Net interest margin fell sharply this year, from 1.86% in the January to March period to 1.53% in the July to September period, as global money supplies were eased due to the pandemic. DBS’ net interest margin has not dropped below 1.6% since 1997, the earliest year for which a comparison figure is available.
“Given the size of the ongoing monetary and fiscal stimulus, we are going to have a low interest rate environment for much longer,” Gupta said in August.
Net interest income from lending and investment still represents about 60% of total income for DBS. The bank has managed to increase the income for nine consecutive years to fiscal 2019 by limiting falls in interest margins while increasing the amount of lending.
Yet, unexpectedly, its attempt to diversify income sources globally has not led to much progress. Although DBS has operations in 18 countries and territories mainly in Asia, it still earns 63% of its group income in Singapore.
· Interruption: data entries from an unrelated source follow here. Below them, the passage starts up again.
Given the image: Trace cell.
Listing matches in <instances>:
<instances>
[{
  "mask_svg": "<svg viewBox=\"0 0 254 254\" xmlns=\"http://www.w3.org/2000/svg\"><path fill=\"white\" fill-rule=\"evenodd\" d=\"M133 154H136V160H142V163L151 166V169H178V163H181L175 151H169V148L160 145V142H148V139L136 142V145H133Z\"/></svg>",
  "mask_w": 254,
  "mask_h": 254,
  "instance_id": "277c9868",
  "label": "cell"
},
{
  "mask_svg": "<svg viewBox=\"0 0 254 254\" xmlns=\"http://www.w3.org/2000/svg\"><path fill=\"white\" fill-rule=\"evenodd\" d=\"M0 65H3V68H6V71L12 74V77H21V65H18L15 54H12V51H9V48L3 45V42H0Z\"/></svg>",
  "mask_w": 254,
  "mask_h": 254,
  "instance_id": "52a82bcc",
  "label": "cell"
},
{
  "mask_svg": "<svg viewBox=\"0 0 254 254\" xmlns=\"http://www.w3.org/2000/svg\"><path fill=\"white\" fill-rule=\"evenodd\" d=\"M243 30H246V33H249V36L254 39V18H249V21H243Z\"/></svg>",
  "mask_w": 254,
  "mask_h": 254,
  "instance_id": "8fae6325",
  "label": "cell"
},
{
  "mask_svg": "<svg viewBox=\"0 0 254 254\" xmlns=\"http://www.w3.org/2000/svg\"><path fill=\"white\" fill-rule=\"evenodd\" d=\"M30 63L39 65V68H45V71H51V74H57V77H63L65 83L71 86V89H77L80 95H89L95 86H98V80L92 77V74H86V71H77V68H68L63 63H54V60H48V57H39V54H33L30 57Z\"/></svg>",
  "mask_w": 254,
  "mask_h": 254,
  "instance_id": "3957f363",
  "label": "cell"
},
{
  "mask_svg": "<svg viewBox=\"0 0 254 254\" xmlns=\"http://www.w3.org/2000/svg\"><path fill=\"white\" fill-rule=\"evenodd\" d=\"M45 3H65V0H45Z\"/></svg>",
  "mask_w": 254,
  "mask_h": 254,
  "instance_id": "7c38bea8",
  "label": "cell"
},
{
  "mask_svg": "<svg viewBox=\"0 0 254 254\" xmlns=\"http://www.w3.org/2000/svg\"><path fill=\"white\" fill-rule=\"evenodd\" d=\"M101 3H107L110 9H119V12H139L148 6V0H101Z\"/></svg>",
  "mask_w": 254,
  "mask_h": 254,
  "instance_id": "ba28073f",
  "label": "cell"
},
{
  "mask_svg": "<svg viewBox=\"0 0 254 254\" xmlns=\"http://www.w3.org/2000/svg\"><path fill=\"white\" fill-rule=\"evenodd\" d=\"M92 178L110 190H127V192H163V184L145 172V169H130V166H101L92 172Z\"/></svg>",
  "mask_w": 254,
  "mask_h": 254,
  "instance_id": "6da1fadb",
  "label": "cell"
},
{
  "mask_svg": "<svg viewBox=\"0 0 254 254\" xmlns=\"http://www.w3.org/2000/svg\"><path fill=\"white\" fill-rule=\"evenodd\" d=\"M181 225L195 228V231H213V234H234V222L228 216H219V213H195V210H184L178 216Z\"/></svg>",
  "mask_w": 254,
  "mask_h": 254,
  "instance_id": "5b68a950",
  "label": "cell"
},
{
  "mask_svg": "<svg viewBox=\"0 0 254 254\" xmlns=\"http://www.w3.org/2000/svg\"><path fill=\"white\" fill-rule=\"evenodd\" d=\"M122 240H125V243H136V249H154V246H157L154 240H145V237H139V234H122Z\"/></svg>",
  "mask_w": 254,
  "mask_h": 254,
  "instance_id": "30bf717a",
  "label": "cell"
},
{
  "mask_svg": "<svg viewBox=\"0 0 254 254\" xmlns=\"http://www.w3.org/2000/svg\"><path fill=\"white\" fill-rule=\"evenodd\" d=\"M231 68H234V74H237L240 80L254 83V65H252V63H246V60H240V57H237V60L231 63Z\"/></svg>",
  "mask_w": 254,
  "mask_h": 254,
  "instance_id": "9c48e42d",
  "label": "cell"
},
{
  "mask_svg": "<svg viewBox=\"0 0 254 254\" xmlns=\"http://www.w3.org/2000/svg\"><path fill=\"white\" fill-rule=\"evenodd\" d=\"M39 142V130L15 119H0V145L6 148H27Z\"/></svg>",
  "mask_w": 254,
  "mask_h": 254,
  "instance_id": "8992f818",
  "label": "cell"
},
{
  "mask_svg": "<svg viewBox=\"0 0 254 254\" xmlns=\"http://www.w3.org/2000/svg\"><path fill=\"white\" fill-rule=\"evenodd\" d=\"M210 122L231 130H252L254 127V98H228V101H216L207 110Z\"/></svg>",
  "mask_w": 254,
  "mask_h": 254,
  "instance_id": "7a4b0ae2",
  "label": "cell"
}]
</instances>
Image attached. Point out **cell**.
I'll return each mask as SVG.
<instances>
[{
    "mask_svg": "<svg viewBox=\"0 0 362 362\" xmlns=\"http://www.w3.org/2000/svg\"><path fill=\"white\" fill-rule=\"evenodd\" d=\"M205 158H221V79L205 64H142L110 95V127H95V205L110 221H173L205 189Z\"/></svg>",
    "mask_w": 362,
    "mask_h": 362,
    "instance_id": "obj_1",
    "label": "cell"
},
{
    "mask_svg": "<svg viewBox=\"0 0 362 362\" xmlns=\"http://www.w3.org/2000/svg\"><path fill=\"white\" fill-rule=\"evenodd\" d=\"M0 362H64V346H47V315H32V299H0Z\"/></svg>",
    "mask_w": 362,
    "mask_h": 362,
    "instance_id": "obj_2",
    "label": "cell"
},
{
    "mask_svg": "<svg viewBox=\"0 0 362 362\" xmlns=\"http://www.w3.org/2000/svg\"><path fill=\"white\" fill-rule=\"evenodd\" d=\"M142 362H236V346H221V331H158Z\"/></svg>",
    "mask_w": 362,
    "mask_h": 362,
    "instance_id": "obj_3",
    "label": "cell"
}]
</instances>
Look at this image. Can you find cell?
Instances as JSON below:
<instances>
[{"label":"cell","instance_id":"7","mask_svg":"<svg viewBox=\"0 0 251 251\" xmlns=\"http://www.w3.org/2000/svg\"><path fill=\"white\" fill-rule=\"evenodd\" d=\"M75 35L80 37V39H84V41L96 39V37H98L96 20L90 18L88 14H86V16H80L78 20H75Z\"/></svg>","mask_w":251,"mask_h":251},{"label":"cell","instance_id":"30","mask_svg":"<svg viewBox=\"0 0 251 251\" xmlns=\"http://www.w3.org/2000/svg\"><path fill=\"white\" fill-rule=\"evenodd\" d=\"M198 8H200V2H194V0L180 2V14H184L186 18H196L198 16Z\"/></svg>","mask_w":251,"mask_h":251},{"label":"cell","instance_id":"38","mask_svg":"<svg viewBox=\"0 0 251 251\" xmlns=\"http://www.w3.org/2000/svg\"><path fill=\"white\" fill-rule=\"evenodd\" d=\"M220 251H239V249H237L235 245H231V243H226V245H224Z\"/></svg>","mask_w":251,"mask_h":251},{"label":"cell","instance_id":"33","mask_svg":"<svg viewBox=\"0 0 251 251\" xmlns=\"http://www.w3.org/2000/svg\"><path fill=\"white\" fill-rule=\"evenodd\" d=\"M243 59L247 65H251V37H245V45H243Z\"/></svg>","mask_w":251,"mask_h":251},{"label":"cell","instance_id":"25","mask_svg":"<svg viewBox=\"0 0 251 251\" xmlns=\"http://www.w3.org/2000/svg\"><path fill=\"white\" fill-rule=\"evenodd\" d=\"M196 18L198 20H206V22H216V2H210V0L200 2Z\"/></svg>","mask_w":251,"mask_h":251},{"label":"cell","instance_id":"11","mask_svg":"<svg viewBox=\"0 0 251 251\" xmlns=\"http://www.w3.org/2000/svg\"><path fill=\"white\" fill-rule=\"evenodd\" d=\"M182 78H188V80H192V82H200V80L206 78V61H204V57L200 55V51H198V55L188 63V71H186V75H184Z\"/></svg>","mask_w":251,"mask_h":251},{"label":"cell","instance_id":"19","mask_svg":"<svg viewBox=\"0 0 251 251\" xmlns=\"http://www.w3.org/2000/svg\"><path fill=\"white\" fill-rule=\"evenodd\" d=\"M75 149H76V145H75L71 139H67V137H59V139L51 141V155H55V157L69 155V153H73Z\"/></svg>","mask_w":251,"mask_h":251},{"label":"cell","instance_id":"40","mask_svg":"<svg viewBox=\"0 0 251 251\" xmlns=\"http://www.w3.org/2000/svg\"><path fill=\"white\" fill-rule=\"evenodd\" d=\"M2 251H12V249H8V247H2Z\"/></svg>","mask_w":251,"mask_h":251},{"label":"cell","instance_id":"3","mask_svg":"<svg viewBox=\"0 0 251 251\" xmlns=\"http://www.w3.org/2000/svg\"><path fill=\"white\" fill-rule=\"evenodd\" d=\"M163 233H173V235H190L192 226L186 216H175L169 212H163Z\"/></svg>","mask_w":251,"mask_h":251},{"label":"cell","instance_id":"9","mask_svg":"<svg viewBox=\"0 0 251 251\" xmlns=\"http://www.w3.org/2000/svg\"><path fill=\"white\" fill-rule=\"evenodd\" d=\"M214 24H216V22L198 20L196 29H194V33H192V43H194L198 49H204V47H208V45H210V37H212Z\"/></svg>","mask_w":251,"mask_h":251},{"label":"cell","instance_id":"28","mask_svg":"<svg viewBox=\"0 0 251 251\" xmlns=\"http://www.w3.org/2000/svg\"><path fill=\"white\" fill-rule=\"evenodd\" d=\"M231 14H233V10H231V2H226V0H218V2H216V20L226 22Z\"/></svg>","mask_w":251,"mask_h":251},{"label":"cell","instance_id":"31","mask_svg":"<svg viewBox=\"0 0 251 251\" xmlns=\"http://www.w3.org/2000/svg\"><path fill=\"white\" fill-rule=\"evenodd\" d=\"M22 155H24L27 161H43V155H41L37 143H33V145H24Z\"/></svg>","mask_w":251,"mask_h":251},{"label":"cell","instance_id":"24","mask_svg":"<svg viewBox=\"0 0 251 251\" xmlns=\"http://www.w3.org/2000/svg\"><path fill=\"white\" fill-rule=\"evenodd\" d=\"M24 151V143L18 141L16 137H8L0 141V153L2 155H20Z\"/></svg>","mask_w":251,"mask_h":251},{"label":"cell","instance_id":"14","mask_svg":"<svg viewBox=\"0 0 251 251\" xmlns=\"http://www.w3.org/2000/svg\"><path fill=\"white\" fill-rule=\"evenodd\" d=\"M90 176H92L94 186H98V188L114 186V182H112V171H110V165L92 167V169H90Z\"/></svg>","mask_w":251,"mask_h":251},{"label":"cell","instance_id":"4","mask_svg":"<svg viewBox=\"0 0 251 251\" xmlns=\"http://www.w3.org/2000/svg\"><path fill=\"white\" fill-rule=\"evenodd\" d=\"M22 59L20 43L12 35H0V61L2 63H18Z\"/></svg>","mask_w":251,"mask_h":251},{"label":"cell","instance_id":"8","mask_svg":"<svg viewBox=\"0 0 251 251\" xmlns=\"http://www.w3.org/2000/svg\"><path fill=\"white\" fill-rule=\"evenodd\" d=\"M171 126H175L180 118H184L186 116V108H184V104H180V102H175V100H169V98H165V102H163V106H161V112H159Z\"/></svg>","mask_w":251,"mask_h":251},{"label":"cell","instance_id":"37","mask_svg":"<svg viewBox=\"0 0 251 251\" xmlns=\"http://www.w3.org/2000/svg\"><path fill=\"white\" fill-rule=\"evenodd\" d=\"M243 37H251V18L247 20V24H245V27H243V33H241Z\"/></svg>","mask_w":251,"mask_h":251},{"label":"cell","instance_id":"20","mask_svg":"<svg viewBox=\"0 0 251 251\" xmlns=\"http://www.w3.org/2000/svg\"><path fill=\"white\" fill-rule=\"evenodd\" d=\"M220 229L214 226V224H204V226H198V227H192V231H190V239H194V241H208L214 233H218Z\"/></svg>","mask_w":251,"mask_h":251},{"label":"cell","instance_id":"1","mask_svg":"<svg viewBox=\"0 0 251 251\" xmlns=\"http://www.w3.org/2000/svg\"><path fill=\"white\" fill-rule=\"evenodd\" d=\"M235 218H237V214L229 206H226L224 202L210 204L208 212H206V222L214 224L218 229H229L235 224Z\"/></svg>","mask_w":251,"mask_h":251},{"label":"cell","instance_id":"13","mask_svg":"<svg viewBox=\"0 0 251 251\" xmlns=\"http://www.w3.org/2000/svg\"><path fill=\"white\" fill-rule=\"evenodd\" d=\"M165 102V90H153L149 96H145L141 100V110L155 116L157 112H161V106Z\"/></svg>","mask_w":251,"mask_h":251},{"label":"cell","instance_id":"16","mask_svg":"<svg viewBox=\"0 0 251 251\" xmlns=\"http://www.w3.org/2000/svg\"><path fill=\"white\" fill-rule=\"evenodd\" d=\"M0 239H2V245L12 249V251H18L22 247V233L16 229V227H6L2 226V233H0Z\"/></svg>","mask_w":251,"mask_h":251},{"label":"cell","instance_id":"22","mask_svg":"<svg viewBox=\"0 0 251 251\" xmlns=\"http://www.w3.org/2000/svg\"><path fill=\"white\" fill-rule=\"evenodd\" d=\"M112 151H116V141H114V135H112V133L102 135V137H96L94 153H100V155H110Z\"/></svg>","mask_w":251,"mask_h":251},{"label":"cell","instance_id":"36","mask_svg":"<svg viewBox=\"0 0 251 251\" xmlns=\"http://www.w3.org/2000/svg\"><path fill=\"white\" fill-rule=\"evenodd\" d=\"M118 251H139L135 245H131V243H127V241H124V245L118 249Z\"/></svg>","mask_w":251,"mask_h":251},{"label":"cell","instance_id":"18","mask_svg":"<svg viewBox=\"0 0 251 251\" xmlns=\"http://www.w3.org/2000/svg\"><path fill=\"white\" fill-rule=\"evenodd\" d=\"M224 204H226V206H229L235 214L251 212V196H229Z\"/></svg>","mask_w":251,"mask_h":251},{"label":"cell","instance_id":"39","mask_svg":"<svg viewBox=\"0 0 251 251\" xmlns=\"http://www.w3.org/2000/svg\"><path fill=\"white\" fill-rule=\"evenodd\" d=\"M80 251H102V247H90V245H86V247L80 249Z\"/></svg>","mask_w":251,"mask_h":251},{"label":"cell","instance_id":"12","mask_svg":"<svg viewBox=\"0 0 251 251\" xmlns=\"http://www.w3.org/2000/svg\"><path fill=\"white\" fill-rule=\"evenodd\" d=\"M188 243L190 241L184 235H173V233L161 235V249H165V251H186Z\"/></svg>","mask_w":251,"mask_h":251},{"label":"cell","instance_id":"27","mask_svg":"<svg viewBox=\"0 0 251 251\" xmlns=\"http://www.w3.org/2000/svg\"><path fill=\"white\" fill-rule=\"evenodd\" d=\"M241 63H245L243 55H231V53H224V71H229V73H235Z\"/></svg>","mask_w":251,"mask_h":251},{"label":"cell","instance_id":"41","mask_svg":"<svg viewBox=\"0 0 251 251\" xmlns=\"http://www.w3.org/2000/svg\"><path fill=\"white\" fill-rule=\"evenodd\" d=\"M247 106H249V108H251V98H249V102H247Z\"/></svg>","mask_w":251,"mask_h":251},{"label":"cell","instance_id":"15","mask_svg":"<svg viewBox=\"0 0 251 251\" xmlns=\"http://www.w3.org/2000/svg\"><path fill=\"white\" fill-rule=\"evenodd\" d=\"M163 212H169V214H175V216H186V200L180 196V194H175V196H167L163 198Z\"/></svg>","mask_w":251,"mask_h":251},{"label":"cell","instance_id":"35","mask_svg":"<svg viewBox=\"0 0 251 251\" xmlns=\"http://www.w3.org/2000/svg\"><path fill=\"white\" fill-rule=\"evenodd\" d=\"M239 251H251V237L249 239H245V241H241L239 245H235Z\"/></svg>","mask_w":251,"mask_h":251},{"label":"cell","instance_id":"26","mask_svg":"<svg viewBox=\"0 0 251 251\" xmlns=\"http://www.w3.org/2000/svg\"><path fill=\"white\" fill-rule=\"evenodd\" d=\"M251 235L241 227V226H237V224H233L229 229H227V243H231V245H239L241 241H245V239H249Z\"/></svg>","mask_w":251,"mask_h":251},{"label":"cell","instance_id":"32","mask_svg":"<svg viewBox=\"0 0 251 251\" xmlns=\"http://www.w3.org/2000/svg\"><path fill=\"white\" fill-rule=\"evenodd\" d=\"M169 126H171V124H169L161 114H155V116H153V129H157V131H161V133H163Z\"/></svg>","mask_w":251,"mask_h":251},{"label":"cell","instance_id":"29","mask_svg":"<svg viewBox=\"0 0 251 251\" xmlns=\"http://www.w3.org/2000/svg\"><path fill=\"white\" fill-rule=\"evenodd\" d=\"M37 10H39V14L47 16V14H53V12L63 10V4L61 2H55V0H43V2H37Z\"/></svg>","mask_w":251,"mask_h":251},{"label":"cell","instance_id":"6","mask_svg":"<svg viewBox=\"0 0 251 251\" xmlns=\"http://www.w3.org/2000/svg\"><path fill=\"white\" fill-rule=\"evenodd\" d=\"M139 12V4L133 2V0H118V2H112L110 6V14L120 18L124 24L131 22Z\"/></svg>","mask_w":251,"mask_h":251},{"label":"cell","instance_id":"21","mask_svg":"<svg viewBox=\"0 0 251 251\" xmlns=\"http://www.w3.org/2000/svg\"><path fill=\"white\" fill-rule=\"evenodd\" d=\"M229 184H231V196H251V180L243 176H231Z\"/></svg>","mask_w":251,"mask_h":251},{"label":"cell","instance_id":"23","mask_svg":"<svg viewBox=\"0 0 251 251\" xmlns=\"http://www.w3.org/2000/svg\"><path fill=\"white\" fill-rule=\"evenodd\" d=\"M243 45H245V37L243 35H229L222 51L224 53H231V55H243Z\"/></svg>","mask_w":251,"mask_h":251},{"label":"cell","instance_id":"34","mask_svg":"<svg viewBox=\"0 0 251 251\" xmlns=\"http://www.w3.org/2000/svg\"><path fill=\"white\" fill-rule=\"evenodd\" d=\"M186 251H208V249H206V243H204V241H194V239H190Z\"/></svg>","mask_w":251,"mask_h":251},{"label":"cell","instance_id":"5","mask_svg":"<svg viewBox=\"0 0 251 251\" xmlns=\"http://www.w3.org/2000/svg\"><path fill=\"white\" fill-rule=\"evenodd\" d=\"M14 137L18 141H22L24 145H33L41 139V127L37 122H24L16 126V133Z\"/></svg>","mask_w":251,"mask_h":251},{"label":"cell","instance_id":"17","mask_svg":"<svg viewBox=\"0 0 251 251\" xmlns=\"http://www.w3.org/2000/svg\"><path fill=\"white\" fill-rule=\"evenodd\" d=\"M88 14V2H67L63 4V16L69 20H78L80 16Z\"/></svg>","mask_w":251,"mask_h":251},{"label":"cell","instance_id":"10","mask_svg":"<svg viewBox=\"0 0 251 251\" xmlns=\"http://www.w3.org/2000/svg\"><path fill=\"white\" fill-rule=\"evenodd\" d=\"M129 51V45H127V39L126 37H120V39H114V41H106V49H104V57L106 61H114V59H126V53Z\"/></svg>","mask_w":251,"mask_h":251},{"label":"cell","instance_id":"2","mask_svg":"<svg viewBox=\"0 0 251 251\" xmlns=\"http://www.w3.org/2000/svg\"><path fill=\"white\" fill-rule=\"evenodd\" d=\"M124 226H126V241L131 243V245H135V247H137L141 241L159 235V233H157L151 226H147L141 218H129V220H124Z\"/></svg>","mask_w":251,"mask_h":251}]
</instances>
The greater China region, including Hong Kong and Taiwan, represents 27% of group income, and the contribution from other markets total a mere 10%.
While digitalization is key to winning new customers, particularly among younger clients, and laying the foundation for future growth, it will be a while before DBS can see a significant contribution to profits. The question remains if DBS can push through its digitalization endeavors amid a harsh income environment as a result of a global economic slowdown caused by the COVID-19 pandemic.